2. Make the ordinary extraordinary

Keeping an open mind on how to leverage the environment around you is key to doing great work. A simple tire and rope combined with the right expression gave these images a sense of movement and life. Both are slightly awkward objects with no classic way to photograph them so being open to experiment until the image makes sense is key to getting great shots.

Nikon D800E | 70-200mm f/2.8 | Broncolor Move 1200 L & Scoro S 3200

3. Use Edgy Lighting

When you’re trying to carve out muscle and definition hard edgy and directional lighting works best to create definition on your subjects.

In my case I used 4 lights to achieve the effect I wanted, but you can pull off something pretty similar with just two lights in soft boxes 90 degrees from your models.

Bron LightningSetUp 7

4. It’s all about communication

Tweak the lighting and camera as much as you want to prep your set, but once everything is all ready to go, there’s no need to chimp at your screen. Focus on talking your model through different movements, exercises, expressions especially if they’re not professional models.

Even if they are, letting them know that they’re looking amazing as you’re shooting as helpful as coffee in the morning.

Nikon D800E | 70-200mm f/2.8 | Broncolor Move 1200 L & Scoro S 3200

5. Keep the postproduction clean

Regardless if you go for a black and white or colour, the main focus of the image has to always be the subject in question. Make sure that distractions are removed and that your subjects pop into focus first and foremost.

In my case, any distracting or bright raindrops were toned down just a little bit and a soft vignette was masked in so that my subjects in the centre would pop out just a little bit more.

6. Think out of the box

There are no rules if the only requirement is to make people look awesome. Don’t limit yourself to the same safe shots, try different things. You never know what you’ll discover.

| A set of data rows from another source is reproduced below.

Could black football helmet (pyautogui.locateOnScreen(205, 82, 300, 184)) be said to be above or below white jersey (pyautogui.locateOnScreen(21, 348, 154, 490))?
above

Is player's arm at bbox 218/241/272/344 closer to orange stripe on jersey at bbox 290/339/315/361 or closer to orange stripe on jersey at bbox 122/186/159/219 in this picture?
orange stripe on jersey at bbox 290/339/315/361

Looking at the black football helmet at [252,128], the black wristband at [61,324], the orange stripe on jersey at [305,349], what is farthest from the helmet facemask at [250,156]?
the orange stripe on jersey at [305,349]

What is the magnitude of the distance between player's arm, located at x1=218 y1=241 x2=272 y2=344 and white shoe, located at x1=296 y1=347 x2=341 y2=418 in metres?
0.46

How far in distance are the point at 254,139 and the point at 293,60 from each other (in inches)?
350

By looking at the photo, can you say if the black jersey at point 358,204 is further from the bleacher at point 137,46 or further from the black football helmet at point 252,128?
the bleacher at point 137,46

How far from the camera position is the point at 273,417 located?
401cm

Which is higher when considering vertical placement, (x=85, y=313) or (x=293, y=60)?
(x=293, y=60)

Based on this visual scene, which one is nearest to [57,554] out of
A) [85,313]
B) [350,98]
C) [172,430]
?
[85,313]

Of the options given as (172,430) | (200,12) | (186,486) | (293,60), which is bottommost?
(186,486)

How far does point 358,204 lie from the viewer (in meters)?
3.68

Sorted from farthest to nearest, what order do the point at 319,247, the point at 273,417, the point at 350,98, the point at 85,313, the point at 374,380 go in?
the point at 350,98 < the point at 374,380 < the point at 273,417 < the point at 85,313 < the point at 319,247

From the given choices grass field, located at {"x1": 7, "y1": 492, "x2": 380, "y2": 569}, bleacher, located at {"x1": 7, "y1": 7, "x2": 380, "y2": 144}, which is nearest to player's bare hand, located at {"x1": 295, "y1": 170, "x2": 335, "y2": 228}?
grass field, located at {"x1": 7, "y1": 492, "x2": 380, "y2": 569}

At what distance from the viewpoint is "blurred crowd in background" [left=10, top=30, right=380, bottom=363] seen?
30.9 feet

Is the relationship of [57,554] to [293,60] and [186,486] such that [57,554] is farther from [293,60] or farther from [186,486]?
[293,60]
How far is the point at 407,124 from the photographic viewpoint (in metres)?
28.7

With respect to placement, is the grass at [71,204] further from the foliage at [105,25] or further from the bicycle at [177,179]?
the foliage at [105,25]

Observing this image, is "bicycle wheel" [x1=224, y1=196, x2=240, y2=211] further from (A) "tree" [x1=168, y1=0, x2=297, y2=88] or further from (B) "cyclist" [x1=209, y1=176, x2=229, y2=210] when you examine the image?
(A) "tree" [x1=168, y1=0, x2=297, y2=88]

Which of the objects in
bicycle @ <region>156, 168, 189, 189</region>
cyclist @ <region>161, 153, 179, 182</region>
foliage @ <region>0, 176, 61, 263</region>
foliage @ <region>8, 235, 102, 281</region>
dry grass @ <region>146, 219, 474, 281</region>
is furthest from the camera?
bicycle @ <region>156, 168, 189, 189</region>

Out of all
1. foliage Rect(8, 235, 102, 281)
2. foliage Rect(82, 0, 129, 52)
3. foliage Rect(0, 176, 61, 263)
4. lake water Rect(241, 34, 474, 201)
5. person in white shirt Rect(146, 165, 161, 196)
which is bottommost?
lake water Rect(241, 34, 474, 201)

In the shots below, we balanced a barbell bar between two ladders for the shot on the left to create a more dynamic position and on the right had our model simply jump while spinning in order to give the chains a more dynamic movement. Why not?

7. Oh and last but not least: Be Resourceful

There are a ton of ways to achieve a similar effect without thousands of dollars of gear. Don’t focus on the resources you don’t have, focus on being resourceful.

If you know your gear and understand it’s limitations you can work around it. For example, Speedlights have excellent flash durations when firing at low power.

I shot this in August 2009 with two speed lights and a bucket of water and a man wrapped in a black blanket.

Get out there, try it out. You just might surprise yourself.